Nachdenklich: Dr. Abdelwahhab Azzawi. Der Augenarzt lässt jetzt erstmals Bilder über seine Gefühle in Großenhain sprechen. © Foto: privat

Großenhain. "Die Einsamkeit, die Stille und die Körper, die in der Leere hängen. Die Ewigkeit, die auf ihren Körpern fließt. Alle diese Themen waren Ablagerungen im Unterbewusstsein, die sich langsam bewegten und diese Bilder bildeten." Es ist die Kurzbeschreibung einer Ausstellung, die ab 21. November im Großenhainer Kulturschloss zu sehen ist. Der Maler ist Abdelwahhab Azzawi.

Moment mal, den kenne ich doch - das wird jetzt so mancher Großenhainer sagen. Und liegt damit genau richtig. Denn in der Röderstadt ist der 42-Jährige bislang vor allem als Augenarzt bekannt und präsent. Vor knapp zwei Jahren öffnete er seine Praxis auf der Katharinengasse. Seine ruhige, einfühlsame Art hat ihm in der Vergangenheit viel Lob bei den Augen-Patienten eingebracht - nicht zuletzt natürlich seine augenmedizinische Fachkenntnis.

Abdelwahhab Azzawi hat in seinem Leben sehr viel einstecken und realisieren müssen. Denn 2014 musste er aus seiner Heimat Syrien fliehen, seinem Asylantrag in Deutschland wurde entsprochen. Anfang 2015 gelang es dann, seine Frau und die beiden Kinder aus dem Exil in Jordanien nach Dresden zu holen. Als Augenarzt war er hier sehr willkommen, etablierte sich zunächst in der Landeshauptstadt, später in Großenhain.

Doch in Sachsen ist er eben nicht nur als Augenarzt bekannt - sondern auch als Dichter und Maler, in Damaskus geboren. Er ist unter anderem Mitglied im Verband der syrischen Schriftsteller und Ehrenmitglied des PEN-Zentrums Deutschland.

Herr Dr. Azzawi, Sie haben Ihrer Ausstellung den Titel „Die Überschwemmung“ gegeben. Wie ist es dazu gekommen?

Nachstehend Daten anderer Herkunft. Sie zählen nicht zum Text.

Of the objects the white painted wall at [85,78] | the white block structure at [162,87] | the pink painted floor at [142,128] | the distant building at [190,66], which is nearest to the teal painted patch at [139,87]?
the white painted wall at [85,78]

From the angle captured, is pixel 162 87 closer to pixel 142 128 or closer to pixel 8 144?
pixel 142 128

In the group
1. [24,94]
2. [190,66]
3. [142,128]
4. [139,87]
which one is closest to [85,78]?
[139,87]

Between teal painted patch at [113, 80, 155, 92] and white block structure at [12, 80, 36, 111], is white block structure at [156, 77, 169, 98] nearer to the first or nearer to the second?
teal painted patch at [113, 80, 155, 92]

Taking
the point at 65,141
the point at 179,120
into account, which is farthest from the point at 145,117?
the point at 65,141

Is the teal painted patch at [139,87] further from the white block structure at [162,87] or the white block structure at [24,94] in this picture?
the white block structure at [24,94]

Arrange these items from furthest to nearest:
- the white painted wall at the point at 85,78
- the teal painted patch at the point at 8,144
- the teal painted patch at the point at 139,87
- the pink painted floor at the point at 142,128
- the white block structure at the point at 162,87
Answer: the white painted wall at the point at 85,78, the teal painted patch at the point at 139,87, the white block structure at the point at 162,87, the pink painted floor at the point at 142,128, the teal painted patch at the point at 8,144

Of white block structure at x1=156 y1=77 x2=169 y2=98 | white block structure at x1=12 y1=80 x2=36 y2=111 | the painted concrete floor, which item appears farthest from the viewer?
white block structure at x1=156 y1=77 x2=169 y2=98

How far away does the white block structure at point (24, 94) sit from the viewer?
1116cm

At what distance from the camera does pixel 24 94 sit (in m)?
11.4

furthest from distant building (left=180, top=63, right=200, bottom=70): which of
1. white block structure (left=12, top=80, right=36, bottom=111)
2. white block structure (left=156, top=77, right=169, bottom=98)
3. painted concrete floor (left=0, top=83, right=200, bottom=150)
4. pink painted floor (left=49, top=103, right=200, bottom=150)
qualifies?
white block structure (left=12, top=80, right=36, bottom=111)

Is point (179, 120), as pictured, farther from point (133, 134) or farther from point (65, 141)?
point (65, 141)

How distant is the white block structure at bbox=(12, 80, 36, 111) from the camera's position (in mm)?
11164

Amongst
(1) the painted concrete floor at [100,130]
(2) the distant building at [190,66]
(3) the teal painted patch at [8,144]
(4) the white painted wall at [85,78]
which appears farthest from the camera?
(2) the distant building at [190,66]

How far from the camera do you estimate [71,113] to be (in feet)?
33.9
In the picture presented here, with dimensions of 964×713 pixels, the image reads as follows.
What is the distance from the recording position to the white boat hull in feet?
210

Leider gibt es keine kurze oder einfache Antwort für diese Frage, aber die Überschwemmung ist ein Thema mit verschiedenen Quellen. Die erste Quelle sind meine Träume oder leider meine Albträume. Wo alle Körper in der Leere schwimmen. Die Zeit ist still. Schmerzen und absurde Umstände, die Leute in vielen Ländern wie Syrien oder der Ukraine haben, sind eine Überschwemmung. Das Thema ist ein Teil unserer Mythologie, aber leider bleibt es noch aktuell. Es gibt noch viele ertrunkene Körper, die im Meer schwimmen oder im Land ohne eine Gerechtigkeit liegen. Die Körper starren an. Ein paar habe ich persönlich gesehen oder haben die Medien dokumentiert. Die Überschwemmung hier ist eine flüssige Ewigkeit, die Otto Dix oder Goya gemalt haben, die ich sehe und male.

Wie viele Bilder stellen Sie in Großenhain aus?

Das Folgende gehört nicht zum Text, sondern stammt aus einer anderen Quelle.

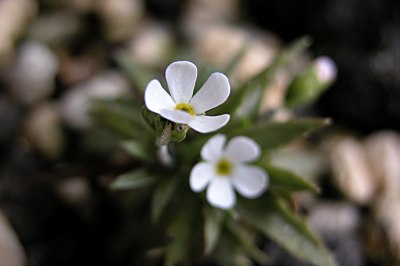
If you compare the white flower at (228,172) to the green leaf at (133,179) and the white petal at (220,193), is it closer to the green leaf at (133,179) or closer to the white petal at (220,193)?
the white petal at (220,193)

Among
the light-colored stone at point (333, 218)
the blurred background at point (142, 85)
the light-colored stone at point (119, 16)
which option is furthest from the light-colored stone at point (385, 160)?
the light-colored stone at point (119, 16)

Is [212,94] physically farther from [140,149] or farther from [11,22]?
[11,22]

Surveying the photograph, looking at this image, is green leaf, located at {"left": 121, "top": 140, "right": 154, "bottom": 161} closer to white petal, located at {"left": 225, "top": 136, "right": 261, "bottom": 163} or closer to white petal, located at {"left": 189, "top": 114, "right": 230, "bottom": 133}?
white petal, located at {"left": 225, "top": 136, "right": 261, "bottom": 163}

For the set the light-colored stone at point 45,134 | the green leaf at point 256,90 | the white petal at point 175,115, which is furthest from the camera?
the light-colored stone at point 45,134

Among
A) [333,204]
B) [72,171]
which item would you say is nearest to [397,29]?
[333,204]

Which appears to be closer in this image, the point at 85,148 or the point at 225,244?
the point at 225,244

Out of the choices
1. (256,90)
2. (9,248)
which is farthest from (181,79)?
(9,248)

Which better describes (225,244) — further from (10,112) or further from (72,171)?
(10,112)
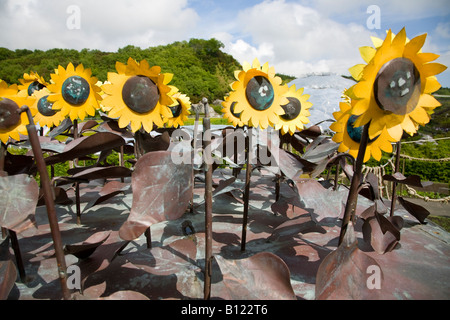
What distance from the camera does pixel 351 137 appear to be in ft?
2.39

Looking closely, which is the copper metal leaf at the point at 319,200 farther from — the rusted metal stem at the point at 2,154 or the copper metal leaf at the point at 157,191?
the rusted metal stem at the point at 2,154

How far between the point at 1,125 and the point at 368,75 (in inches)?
29.8

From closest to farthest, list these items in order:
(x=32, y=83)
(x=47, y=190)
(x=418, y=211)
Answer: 1. (x=47, y=190)
2. (x=418, y=211)
3. (x=32, y=83)

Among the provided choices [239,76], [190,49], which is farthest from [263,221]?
[190,49]

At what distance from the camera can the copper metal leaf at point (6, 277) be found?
1.69 feet

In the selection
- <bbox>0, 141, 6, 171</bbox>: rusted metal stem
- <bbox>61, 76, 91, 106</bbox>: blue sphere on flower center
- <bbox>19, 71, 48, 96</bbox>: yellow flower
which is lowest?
<bbox>0, 141, 6, 171</bbox>: rusted metal stem

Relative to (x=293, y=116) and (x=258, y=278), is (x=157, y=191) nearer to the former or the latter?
(x=258, y=278)

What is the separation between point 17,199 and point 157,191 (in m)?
0.26

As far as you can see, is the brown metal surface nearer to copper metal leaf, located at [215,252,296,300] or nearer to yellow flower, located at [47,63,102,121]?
copper metal leaf, located at [215,252,296,300]

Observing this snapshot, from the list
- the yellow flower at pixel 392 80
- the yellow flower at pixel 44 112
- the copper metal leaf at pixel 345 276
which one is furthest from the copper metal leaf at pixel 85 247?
the yellow flower at pixel 44 112

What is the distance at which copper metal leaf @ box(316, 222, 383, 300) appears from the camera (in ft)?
1.69

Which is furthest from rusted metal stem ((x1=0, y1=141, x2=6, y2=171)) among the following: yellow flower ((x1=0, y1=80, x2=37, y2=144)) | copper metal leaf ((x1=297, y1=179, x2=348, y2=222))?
copper metal leaf ((x1=297, y1=179, x2=348, y2=222))

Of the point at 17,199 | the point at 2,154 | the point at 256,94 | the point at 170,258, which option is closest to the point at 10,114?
the point at 2,154

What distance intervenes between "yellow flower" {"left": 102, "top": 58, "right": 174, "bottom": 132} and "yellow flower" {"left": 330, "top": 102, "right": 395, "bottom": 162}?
415 millimetres
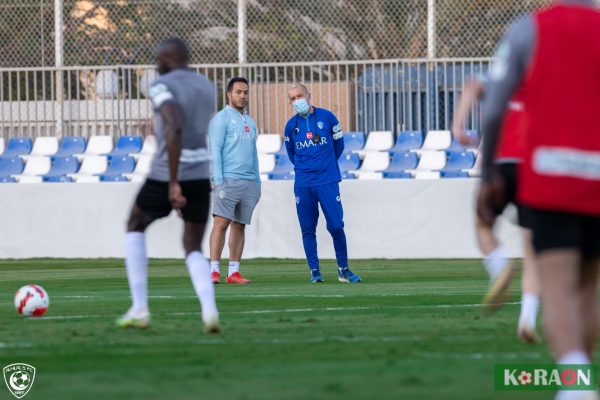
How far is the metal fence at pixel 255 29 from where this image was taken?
23172 millimetres

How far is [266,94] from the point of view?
24.0 meters

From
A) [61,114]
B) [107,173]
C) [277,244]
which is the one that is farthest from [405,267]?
[61,114]

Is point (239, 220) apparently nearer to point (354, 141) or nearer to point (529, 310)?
point (354, 141)

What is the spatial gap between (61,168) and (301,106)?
9.30 meters

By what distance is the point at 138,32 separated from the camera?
24391 millimetres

Ich werde circa 18 bis 20 Bilder ausstellen. Die Kunstausstellung beginnt am 21. November und bleibt bis Februar 2023.

Was hat Sie speziell zu diesen Kunstwerken inspiriert?

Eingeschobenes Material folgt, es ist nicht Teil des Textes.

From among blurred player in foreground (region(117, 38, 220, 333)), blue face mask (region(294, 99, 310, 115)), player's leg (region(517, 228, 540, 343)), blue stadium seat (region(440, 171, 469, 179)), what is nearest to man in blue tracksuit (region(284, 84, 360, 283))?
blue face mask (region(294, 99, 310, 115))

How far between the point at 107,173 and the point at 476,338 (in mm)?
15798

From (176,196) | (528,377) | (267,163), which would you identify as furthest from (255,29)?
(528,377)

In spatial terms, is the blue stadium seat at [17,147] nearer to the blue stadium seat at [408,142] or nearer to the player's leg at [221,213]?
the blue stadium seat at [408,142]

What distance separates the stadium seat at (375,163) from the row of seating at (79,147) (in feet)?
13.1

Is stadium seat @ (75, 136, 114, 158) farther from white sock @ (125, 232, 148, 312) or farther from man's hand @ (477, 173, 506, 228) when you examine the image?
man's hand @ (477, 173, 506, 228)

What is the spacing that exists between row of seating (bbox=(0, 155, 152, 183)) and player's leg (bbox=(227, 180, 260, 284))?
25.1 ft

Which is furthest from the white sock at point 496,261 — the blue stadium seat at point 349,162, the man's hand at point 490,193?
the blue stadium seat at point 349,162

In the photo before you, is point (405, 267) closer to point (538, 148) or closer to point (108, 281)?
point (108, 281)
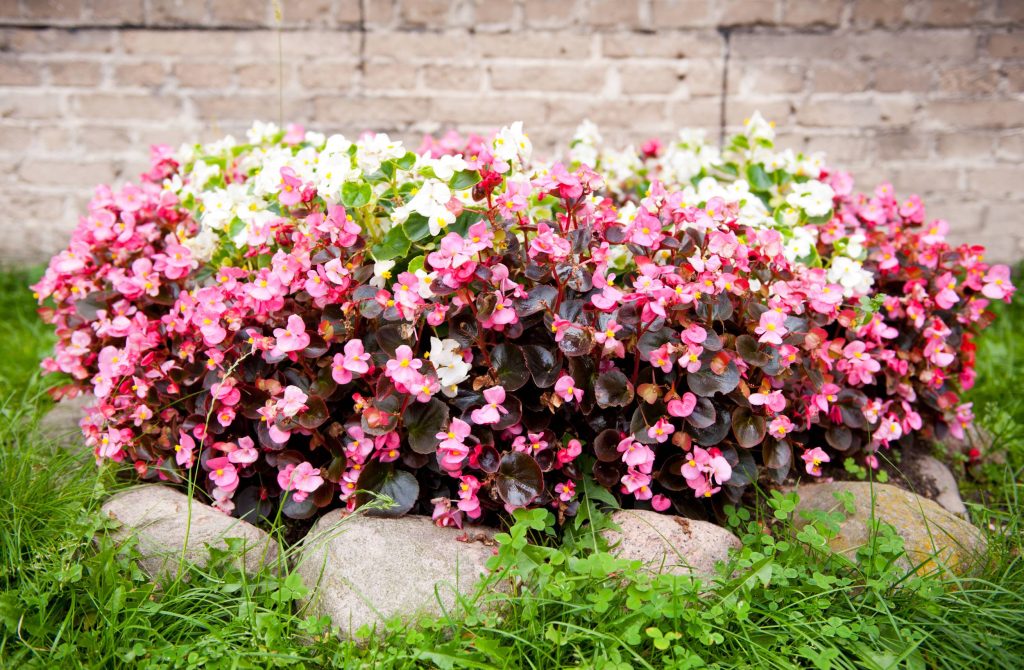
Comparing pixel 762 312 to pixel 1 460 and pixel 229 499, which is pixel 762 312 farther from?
pixel 1 460

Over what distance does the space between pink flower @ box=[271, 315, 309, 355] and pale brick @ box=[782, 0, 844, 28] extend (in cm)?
255

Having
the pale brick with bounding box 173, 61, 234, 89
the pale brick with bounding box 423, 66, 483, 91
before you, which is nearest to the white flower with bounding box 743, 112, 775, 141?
the pale brick with bounding box 423, 66, 483, 91

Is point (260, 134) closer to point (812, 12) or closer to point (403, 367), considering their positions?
point (403, 367)

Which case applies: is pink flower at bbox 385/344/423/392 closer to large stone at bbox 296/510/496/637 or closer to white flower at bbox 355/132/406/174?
large stone at bbox 296/510/496/637

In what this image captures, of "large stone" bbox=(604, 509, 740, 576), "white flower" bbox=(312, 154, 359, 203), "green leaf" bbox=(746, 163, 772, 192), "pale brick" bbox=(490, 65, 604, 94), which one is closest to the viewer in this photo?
"large stone" bbox=(604, 509, 740, 576)

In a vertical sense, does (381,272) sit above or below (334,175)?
below

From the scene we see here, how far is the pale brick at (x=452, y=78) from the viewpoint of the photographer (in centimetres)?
327

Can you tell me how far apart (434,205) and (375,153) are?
29cm

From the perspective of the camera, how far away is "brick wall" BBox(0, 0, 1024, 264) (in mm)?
3201

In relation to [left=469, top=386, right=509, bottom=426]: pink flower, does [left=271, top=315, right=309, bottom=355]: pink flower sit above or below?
above

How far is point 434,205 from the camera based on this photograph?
1.59 m

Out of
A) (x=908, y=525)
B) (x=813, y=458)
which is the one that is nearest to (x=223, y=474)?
(x=813, y=458)

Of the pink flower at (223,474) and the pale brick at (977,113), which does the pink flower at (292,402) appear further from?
the pale brick at (977,113)

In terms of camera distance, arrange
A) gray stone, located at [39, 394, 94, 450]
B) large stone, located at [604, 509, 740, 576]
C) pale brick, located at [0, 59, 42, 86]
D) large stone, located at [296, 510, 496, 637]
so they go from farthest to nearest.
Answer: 1. pale brick, located at [0, 59, 42, 86]
2. gray stone, located at [39, 394, 94, 450]
3. large stone, located at [604, 509, 740, 576]
4. large stone, located at [296, 510, 496, 637]
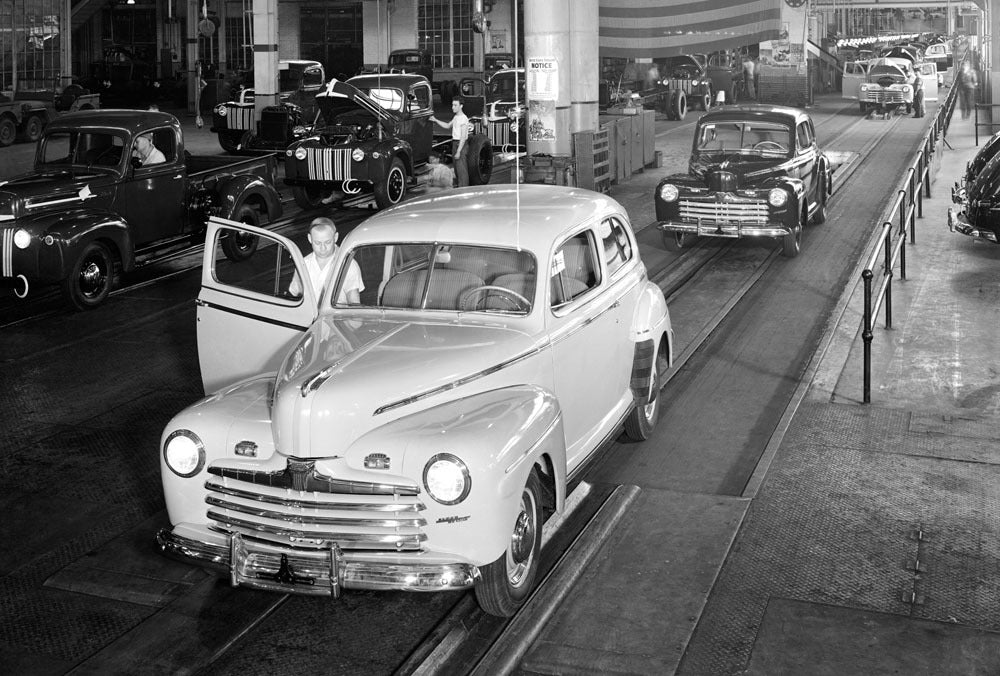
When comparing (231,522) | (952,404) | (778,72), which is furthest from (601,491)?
(778,72)

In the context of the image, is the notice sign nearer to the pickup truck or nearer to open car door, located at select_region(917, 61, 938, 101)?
the pickup truck

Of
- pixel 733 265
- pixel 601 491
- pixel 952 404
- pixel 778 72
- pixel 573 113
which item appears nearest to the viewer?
pixel 601 491

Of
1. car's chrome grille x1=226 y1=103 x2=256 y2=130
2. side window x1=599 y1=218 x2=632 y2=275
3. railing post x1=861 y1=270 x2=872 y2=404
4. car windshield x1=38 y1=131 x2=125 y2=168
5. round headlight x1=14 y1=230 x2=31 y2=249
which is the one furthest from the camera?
car's chrome grille x1=226 y1=103 x2=256 y2=130

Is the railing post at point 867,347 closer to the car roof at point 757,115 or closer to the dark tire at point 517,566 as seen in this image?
the dark tire at point 517,566

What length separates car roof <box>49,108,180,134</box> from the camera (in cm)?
1334

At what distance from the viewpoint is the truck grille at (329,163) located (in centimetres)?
1859

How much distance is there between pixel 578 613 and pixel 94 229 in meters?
8.37

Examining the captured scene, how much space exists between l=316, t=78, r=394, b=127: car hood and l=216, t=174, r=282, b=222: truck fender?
15.4 ft

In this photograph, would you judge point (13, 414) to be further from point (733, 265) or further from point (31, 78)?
point (31, 78)

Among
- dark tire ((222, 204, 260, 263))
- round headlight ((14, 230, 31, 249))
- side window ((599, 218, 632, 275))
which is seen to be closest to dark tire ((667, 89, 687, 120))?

Innerhalb zwei Jahren im Krieg in Syrien wurden viele Bilder, die ich direkt oder durch Medien gesehen habe, in meinem Unterbewusstsein implantiert. Zudem war ich lange mit der Arbeit von Rubens oder Goya beeindruckt. Viele Namen, wie Käthe Kollwitz, haben auch eine Rolle gespielt, aber Otto Dix war eine tolle Überraschung, und ich habe seine Werke das erste Mal in Dresden gesehen. Da habe ich gedacht, dass meine Fragen hier nicht so fremd sind…!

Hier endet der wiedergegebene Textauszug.